**Given task:**
Turn the lines below into a numbered list, skipping any blank lines. Omit the pictures from your answer.

##### Records to use

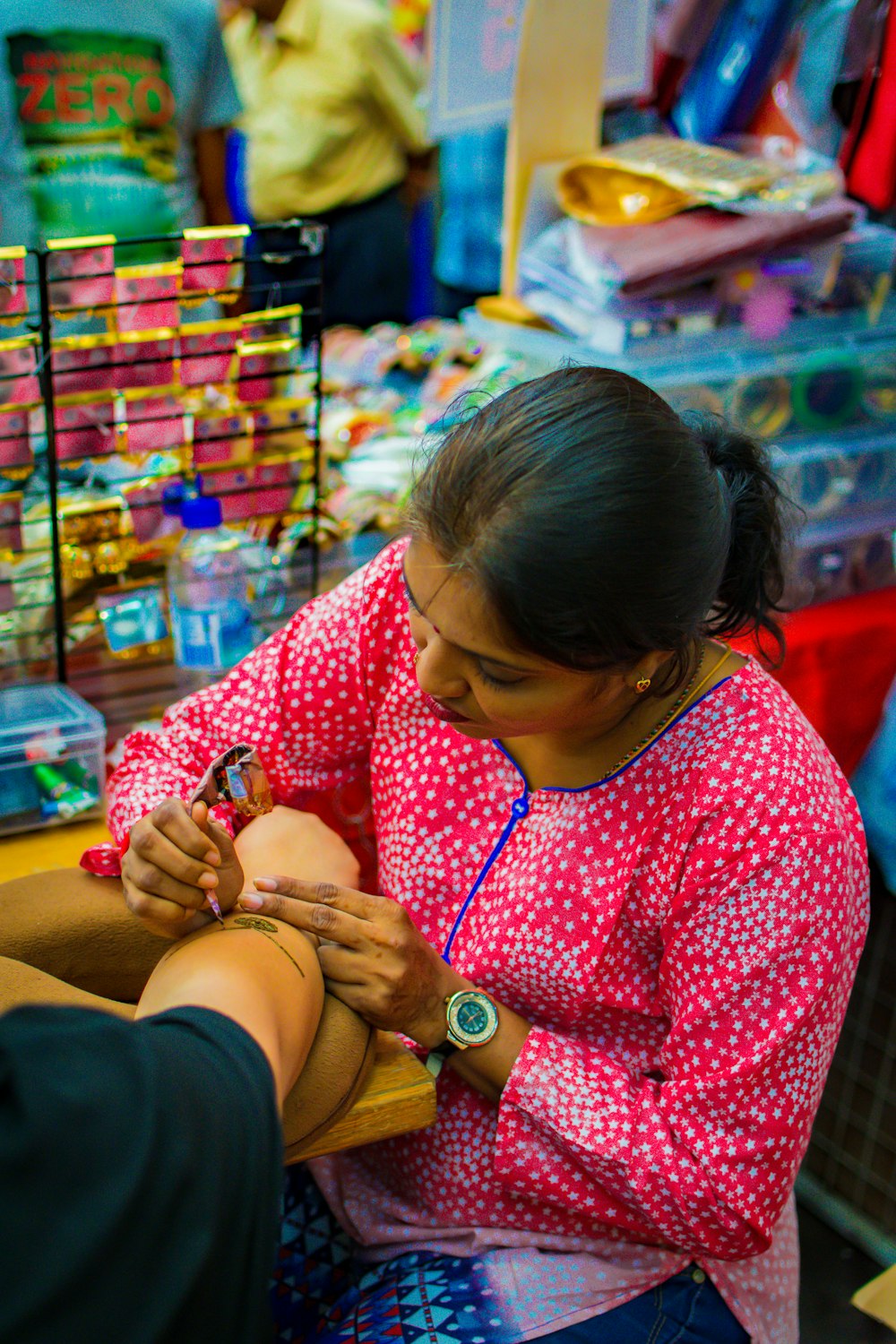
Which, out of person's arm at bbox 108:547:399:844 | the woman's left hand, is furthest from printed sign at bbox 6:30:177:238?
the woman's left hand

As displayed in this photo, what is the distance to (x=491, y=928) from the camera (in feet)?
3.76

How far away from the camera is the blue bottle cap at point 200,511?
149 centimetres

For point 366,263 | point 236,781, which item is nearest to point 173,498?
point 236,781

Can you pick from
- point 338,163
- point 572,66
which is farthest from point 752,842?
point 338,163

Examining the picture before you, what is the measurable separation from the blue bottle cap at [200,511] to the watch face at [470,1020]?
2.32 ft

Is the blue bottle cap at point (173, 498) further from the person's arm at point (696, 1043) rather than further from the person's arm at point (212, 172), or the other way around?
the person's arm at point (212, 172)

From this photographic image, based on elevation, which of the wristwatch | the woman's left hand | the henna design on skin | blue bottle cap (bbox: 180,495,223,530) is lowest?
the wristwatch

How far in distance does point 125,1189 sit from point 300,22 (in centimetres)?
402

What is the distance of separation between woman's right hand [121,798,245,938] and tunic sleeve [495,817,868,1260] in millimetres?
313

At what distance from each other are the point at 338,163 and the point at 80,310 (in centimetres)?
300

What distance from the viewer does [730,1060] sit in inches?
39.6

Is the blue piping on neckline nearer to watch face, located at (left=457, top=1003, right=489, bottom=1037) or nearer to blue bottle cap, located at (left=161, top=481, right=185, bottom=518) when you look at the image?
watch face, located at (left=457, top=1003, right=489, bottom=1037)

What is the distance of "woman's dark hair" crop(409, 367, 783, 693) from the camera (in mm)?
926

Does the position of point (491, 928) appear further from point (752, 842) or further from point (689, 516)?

##########

**Task output:**
1. Which, out of person's arm at bbox 108:547:399:844 | the woman's left hand, is furthest from printed sign at bbox 6:30:177:238?
2. the woman's left hand
3. As displayed in this photo, what is the distance to (x=491, y=928) from the camera (in feet)?
4. 3.76
5. How far away from the camera is the blue bottle cap at point 200,511?
6. 149 centimetres
7. For point 366,263 | point 236,781, which item is nearest to point 173,498?
8. point 236,781
9. Can you pick from
10. - point 338,163
11. - point 572,66
12. which is farthest from point 752,842?
13. point 338,163
14. Examining the picture before you, what is the measurable separation from the blue bottle cap at [200,511] to the watch face at [470,1020]?
15. 2.32 ft
16. Is the blue bottle cap at point (173, 498) further from the person's arm at point (696, 1043) rather than further from the person's arm at point (212, 172), or the other way around?
17. the person's arm at point (212, 172)
18. From this photographic image, based on elevation, which of the wristwatch | the woman's left hand | the henna design on skin | blue bottle cap (bbox: 180,495,223,530) is lowest?
19. the wristwatch
20. How far in distance does point 125,1189 sit from point 300,22 (in centimetres)?
21. 402
22. What is the distance of separation between woman's right hand [121,798,245,938] and tunic sleeve [495,817,868,1260] in millimetres?
23. 313
24. At what distance from each other are the point at 338,163 and the point at 80,310 (in centimetres)?
25. 300
26. What distance from the viewer does [730,1060] sit in inches?
27. 39.6
28. Is the blue piping on neckline nearer to watch face, located at (left=457, top=1003, right=489, bottom=1037) or nearer to blue bottle cap, located at (left=161, top=481, right=185, bottom=518) when you look at the image?
29. watch face, located at (left=457, top=1003, right=489, bottom=1037)
30. What is the distance of "woman's dark hair" crop(409, 367, 783, 693) from the camera (in mm)?
31. 926
32. Does the position of point (491, 928) appear further from point (752, 842) or further from point (689, 516)?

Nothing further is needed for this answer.